● Objectives
(1) Reproduce word for word the portion of the passage on leverage and Cook's distance below, from "Dropping observation 11" up to and including "Cooks Distance (D)".
(2) State whether each statement agrees with the passage on leverage and Cook's distance below. Answer yes or no for each, and quote the exact words from the passage that decide it.
(a) Leverage statistics measure how far an observation lies from the center of the data.
(b) After Salesman 11 was removed, that observation was left out of the sample.
(c) For the 20 observations in the data set, the threshold of 4/N amounts to 20%.
(3) In the passage on leverage and Cook's distance below, which salesman exerts the highest influence on the regression?

● Text to read
Now, to calculate the cook's distance, select the cell next to “Leverage” and repeat the same steps, but with the return type = 5.

Analysis

Now that we have the leverage and Cooks distance statistics, let’s interpret their findings.

1.Leverage Statistics (H)

Leverage statistics measure the distance of an observation from the center of the data. In our example, the intelligence and extroversion values for Salesman 11 are furthest from the average. Does this mean Salesman 11 is an outlier? Does this mean he exerts influence on the calculation of the regression coefficient?

A data plot showing the leverage factor for the different observations.

To examine this assumption, let’s remove Salesman 11 from our input data and examine the resulting regression. To do so, just insert an #N/A value in any input variable of this observation.

Regression summary statistics using the full data set.

Dropping observation 11 made things at best the same as earlier. We opted to recover this observation back into the sample.

In sum, the leverage statistics do not necessarily imply an outlier, but merely a distant observation with few neighbors.

2. Cooks Distance (D)

The Cooks distance corrects for weakness in the leverage statistics and is thus more indicative of influential data. Furthermore, there are few heuristics for the threshold values of Cooks distance to detect an influential datum. For our analysis, we often use $\frac{4}{N}$ as a threshold (which translates to 20% for the 20 observations in our data set).

Data plot for the cooks distance for all observations in the data set. The observation with highest cooks distance is colored red to distinguish it.

Using the threshold or just looking at the earlier plot, we detect that Salesman 16 exerts the highest influence on our regression, so let’s void this observation (by setting #N/A in one of the input variables).

The input data table after omitting observation 16 by setting the dependence variable value to #N/A or missing.

Note that the leverage statistics and Cooks distance return #N/A for this missing value.

● Record list
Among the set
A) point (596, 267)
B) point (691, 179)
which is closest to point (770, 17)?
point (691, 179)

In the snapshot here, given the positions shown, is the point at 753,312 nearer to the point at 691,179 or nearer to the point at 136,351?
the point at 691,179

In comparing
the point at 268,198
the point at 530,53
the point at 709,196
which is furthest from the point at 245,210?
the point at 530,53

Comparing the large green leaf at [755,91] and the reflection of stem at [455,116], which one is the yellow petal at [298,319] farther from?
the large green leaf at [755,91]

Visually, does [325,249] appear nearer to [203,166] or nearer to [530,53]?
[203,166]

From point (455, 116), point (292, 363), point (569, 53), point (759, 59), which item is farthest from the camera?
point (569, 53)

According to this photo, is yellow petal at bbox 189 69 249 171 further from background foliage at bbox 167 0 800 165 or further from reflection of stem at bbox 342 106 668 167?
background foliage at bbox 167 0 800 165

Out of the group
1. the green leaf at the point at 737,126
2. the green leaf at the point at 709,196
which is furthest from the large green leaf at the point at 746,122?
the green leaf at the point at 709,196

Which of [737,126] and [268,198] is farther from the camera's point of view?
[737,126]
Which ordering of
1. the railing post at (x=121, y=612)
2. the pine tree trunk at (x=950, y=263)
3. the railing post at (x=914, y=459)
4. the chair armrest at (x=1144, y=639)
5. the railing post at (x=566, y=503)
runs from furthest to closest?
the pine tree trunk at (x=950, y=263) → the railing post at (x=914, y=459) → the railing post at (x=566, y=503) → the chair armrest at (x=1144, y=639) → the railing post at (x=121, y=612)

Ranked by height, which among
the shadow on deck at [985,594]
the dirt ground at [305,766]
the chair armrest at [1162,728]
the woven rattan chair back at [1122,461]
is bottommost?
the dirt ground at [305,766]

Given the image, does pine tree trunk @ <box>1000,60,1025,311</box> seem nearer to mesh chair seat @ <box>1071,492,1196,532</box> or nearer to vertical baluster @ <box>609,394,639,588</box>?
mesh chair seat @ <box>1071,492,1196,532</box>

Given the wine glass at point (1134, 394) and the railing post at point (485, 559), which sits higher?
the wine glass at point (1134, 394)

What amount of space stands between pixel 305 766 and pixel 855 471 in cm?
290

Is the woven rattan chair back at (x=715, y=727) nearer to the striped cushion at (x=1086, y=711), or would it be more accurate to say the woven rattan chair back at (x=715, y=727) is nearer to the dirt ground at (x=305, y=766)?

● Response list
(1)
Dropping observation 11 made things at best the same as earlier. We opted to recover this observation back into the sample.

In sum, the leverage statistics do not necessarily imply an outlier, but merely a distant observation with few neighbors.

2. Cooks Distance (D)

(2)
(a) Yes: "Leverage statistics measure the distance of an observation from the center of the data."
(b) No: "We opted to recover this observation back into the sample."
(c) Yes: "which translates to 20% for the 20 observations in our data set"

(3) Salesman 16.